Editorial pass. One human reviewer skims for obvious miscitations, sign flips, or unsupported confidence labels. They do not re-do your peer review — they check you are representing the literature faithfully.
Trust score. Each pax receives a public trust score (0–5) based on author credentials, source quality, replication evidence, and schema completeness. Visible on the marketplace detail page.

Estimated time from PR open to publish: 48–72h for well-formed pax. Schema errors will extend this; fix them before opening the PR.

// 10.versioning

Versioning & deprecations

Pax uses semantic versioning. The version in pax.yaml is the pax version — it is distinct from schema_version, which tracks the pax format specification. Bump the pax version according to the rules below whenever you publish a change.

bump	when
major	removing or renaming a construct id; removing a published finding
minor	adding new constructs or findings; splitting a construct (with alias for old id)
patch	typo fixes, source-id corrections, additional aliases, metadata updates

Deprecations must live in pax.yaml for at least two minor versions before an id is removed. The deprecated field accepts an array of objects with id, deprecated_in, and reason. Any downstream pax depending on a deprecated id will surface a warning at their next registry submission.
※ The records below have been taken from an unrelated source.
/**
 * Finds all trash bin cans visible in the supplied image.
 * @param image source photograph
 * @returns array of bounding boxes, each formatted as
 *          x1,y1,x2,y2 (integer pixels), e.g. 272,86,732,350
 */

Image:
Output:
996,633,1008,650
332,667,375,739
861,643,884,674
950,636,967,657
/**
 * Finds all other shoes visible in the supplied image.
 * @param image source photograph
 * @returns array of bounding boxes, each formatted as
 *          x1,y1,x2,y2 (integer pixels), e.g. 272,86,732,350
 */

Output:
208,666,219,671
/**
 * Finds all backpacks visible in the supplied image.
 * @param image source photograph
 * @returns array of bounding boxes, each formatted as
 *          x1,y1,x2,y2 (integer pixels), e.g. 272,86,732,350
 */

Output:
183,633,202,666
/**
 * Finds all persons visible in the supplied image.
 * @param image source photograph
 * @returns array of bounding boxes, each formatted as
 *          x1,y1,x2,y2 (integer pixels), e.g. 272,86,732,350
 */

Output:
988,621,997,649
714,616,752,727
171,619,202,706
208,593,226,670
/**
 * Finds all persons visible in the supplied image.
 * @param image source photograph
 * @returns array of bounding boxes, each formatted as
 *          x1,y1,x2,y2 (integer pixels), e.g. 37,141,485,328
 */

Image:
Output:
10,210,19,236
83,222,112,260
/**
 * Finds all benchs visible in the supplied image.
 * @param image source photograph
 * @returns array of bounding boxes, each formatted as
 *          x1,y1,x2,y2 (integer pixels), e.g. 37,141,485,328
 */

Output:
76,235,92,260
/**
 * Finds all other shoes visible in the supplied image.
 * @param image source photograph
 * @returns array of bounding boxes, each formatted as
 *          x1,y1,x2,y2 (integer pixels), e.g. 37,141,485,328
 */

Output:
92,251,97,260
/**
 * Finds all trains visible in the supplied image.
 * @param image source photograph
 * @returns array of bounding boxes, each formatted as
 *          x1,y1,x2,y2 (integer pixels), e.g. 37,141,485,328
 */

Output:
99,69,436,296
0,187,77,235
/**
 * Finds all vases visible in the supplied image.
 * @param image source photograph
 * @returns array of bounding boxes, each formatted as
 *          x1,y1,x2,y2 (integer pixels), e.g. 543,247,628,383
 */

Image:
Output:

yaml · pax.yaml — deprecation block

deprecated:
  - id: old_construct_name
    deprecated_in: "1.3.0"
    reason: "Renamed to new_construct_name for registry alignment."
    replaced_by: new_construct_name

// 11.publishing

Publishing

Publish a pax through the web uploader. Validation runs against the same registry contract whether you submit by hand today or through the agentic path that's coming later.

web upload

Zip your pax directory: zip -r my-pax.zip my-pax-name/
Upload at submit.pax-market.com.
Validation runs automatically. Errors appear inline; fix and re-upload.
After editorial review, your pax is merged and live within minutes.

Once accepted, your pax appears at pax-market.com/pax/my-pax-name immediately after deploy.

agentic publishing — coming soon

An MCP-server runtime will let agents author and publish from inside any MCP-aware client. The submission contract is the same as the web path, so anything you author today will work unchanged when the agentic path ships.